Source data
· · ·

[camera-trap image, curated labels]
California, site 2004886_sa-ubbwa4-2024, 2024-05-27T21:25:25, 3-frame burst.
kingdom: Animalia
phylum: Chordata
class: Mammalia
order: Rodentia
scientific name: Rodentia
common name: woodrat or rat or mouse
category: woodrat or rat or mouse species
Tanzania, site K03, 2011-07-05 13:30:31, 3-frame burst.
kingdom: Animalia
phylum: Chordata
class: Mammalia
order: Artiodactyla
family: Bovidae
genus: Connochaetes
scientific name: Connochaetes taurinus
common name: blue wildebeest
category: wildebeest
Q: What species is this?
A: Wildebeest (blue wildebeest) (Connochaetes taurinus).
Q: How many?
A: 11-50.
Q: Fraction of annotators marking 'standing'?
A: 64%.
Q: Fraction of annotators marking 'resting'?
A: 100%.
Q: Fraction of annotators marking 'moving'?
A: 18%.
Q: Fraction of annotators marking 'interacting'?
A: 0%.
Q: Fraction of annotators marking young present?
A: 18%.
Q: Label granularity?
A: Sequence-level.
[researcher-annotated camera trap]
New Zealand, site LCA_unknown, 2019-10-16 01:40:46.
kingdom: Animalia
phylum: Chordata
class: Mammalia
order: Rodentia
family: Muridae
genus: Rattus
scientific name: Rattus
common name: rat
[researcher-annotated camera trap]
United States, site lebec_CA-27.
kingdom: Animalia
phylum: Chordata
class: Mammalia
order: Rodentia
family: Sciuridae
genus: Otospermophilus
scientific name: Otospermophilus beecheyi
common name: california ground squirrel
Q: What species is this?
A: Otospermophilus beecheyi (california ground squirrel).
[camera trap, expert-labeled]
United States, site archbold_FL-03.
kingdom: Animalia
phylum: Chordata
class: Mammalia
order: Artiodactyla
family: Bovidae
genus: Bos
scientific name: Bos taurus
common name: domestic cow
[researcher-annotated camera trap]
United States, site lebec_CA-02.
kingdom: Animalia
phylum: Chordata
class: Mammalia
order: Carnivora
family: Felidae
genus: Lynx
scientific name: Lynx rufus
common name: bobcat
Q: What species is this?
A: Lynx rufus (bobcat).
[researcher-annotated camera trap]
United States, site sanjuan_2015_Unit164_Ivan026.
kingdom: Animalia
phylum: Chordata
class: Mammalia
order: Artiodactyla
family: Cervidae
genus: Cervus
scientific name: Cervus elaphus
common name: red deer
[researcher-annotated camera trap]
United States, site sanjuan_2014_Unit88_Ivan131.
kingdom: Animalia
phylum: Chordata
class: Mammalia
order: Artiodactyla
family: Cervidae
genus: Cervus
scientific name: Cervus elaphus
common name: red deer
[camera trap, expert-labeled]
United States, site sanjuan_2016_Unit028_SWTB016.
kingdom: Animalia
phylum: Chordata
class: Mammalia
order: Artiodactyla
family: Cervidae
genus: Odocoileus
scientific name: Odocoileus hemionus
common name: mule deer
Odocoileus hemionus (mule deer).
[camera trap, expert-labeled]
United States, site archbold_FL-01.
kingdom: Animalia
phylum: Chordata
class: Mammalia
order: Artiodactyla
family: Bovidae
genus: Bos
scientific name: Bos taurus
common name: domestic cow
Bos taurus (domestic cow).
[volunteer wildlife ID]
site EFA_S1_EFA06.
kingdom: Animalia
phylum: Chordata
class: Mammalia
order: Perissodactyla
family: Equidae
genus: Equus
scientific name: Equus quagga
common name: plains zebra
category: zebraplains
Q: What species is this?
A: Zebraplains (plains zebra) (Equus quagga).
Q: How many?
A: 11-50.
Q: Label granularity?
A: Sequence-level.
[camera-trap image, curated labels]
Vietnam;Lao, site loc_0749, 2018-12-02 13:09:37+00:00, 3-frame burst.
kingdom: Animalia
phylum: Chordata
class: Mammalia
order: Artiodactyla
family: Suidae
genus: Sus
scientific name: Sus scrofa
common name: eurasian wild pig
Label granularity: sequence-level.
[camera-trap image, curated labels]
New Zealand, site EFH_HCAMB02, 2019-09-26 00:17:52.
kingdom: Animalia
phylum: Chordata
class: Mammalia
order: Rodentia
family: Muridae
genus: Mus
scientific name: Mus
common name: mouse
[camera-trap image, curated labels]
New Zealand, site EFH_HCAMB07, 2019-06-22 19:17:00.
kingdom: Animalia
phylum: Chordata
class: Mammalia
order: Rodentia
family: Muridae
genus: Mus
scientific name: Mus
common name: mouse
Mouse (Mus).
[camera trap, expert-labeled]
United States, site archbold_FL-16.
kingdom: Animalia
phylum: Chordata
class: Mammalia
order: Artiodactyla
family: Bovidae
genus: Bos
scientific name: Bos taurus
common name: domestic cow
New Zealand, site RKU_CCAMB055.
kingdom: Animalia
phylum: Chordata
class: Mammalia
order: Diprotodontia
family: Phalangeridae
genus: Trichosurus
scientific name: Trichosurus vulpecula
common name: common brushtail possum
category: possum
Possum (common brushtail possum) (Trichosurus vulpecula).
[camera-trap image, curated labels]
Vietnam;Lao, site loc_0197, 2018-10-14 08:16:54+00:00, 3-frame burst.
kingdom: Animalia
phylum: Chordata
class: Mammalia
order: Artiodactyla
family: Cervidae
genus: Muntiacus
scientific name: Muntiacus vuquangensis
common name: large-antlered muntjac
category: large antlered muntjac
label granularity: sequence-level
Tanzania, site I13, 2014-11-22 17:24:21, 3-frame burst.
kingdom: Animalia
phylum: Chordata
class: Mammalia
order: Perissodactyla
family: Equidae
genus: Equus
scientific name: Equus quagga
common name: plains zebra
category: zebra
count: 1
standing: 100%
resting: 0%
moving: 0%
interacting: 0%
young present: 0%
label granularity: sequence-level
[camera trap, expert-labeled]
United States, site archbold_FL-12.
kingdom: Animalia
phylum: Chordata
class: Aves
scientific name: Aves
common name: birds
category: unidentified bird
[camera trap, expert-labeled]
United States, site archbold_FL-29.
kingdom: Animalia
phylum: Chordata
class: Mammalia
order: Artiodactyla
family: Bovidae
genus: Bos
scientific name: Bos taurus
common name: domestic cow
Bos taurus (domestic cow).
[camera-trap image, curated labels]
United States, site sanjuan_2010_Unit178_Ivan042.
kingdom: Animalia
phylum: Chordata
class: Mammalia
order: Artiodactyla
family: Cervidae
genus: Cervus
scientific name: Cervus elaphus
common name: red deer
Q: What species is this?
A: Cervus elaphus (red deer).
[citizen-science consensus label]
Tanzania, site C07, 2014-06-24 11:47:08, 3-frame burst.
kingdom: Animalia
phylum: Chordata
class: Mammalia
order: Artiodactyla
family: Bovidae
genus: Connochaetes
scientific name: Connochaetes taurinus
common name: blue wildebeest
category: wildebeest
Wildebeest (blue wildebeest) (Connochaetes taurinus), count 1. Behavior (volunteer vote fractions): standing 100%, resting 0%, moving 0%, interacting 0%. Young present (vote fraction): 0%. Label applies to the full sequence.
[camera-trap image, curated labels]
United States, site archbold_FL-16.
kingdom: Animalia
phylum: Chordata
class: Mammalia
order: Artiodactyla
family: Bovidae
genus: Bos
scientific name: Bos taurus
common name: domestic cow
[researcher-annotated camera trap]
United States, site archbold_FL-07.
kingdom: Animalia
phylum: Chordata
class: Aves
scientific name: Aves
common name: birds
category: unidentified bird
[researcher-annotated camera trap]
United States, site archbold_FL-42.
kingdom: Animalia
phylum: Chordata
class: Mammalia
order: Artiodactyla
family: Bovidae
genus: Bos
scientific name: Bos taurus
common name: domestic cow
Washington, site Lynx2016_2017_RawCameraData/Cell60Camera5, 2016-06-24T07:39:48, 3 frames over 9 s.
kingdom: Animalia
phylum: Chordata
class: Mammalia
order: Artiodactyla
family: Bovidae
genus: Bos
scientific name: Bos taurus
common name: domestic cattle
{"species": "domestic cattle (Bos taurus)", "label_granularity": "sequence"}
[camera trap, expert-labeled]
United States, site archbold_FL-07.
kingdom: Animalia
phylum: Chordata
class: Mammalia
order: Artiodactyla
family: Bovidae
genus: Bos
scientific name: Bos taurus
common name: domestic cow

· · ·

Task description:
Scan the entries above, and wherever a line holds the string "marking", copy it.

Output:
Q: Fraction of annotators marking 'standing'?
Q: Fraction of annotators marking 'resting'?
Q: Fraction of annotators marking 'moving'?
Q: Fraction of annotators marking 'interacting'?
Q: Fraction of annotators marking young present?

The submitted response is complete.